Concomitant procedures were common, and SLAP repair, subacromial decompression, and biceps tenodesis were frequent adjuncts to the treatment of instability. Treating remplissage as a concomitant augmentation rather than a primary stabilization helps isolate the effect of the index stabilization but may shift observed failure and RTD if augmentation is used selectively for engaging Hill–Sachs lesions. Similar interpretive challenges are seen in civilian dynamic anterior stabilization series, where DAS is typically performed in combination with Bankart repair and, in some techniques, Hill–Sachs remplissage, yet outcomes are analyzed for the combined construct rather than the individual components [80]. Without stratified reporting, such bundled cohorts are difficult to interpret in a clinically meaningful way and would generally be judged at high risk of confounding in risk-of-bias frameworks such as ROBINS-I. Procedure-level reporting that segregates outcomes by augmentation status and quantifies glenoid bone loss and lesion tracking is needed to clarify the contribution of adjuncts in high-demand military populations.

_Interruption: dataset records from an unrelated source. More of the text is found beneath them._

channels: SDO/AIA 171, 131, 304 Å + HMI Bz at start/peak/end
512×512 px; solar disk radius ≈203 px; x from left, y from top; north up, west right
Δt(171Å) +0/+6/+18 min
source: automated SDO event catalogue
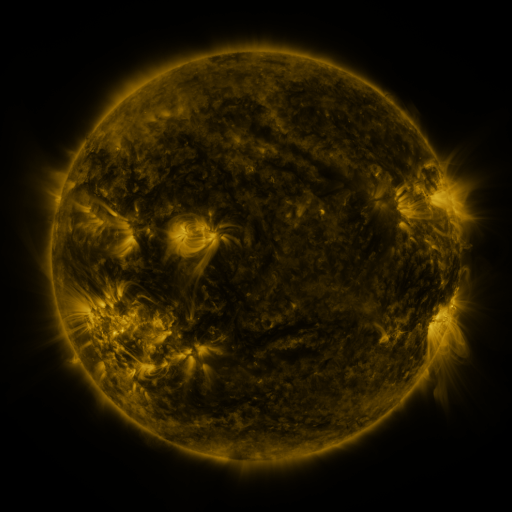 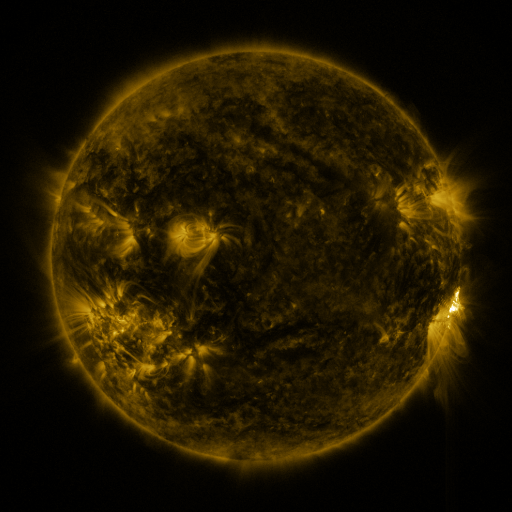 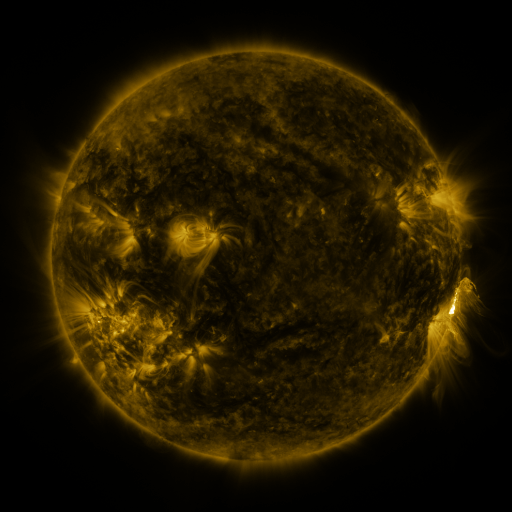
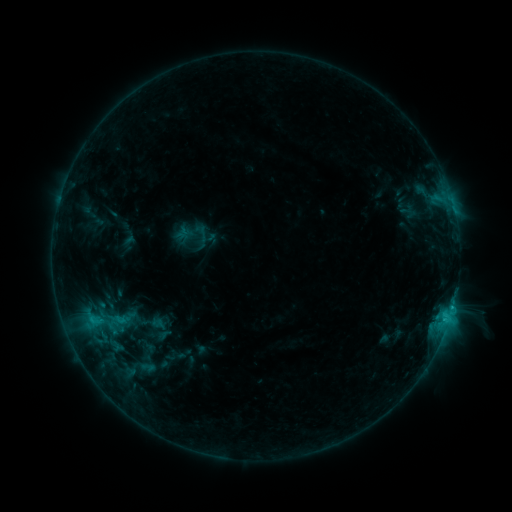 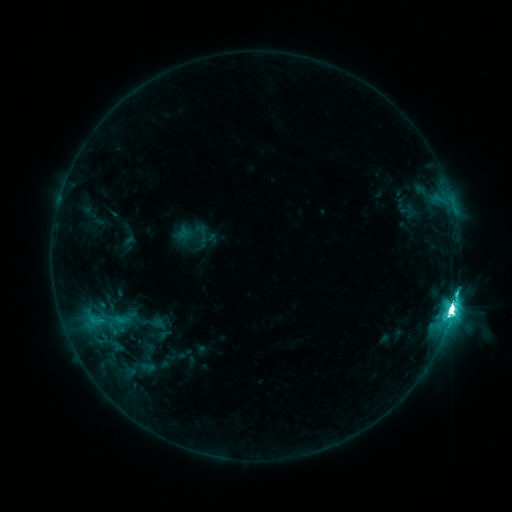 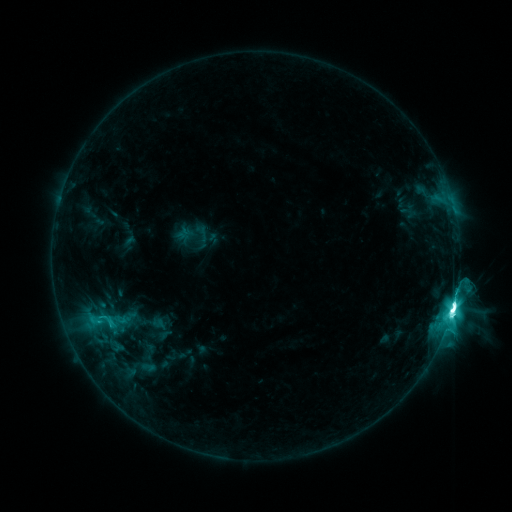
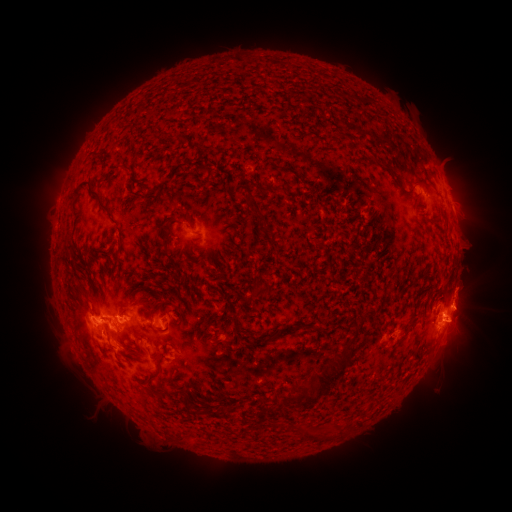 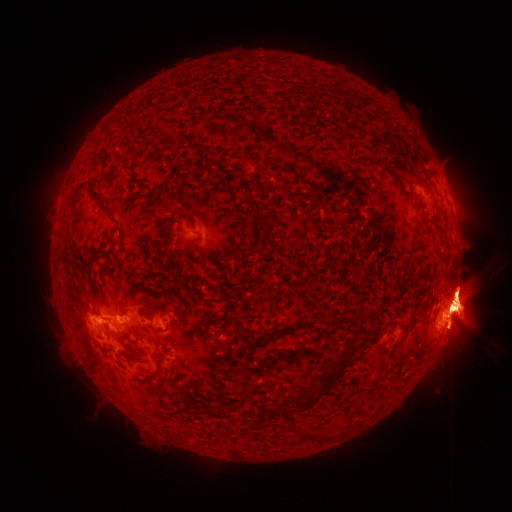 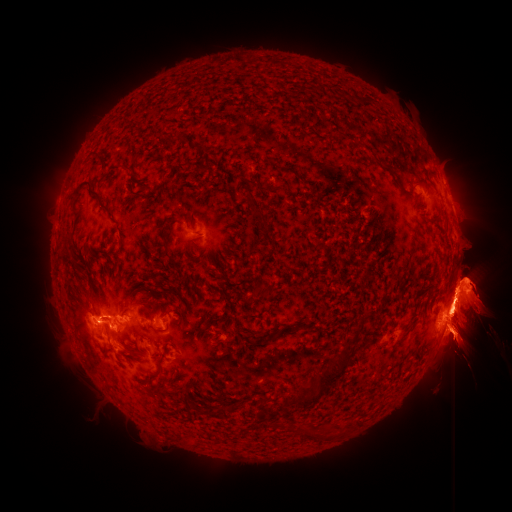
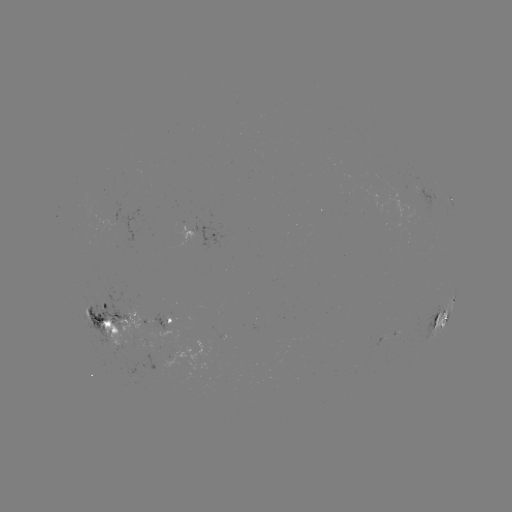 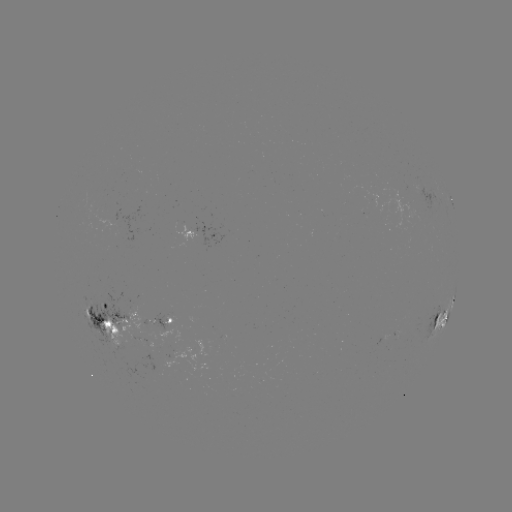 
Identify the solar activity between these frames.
M6.9 flare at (452, 305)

This study is not without limitations. Incidence was summarized as a person-years–weighted fixed-effect estimate across three heterogeneous surveillance systems; heterogeneity statistics were not calculated due to inherent imprecision with very small k and differing case definitions. Directionality meta-analysis included few cohorts and substantial heterogeneity that was sensitive to cohort composition. Several outcome series lacked segregated numerators and denominators, clear primary versus revision status, or detailed reporting of concomitant procedures, limiting procedure-level pooling. Many operative series reported outcomes for which multiple procedures were performed during the same operative session without disaggregating individual components; therefore, our procedure categories often encompass bundled interventions rather than isolated techniques. This multimodal reporting further limits the strength of comparative inferences between techniques. Cadet and active-duty populations were both represented and potential overlap cannot be fully excluded. Civilian and collegiate comparators were cited only for context and were not pooled, limiting generalizability outside U.S. military settings. Some cohorts reported event-level rather than patient-level directionality, necessitating exclusion from pooling and limiting precision.
5. Conclusions
Shoulder instability in U.S. servicemembers occurs at rates exceeding population-based civilian estimates, with a relatively greater share of posterior and combined patterns. Operative outcomes vary across procedures and case mix.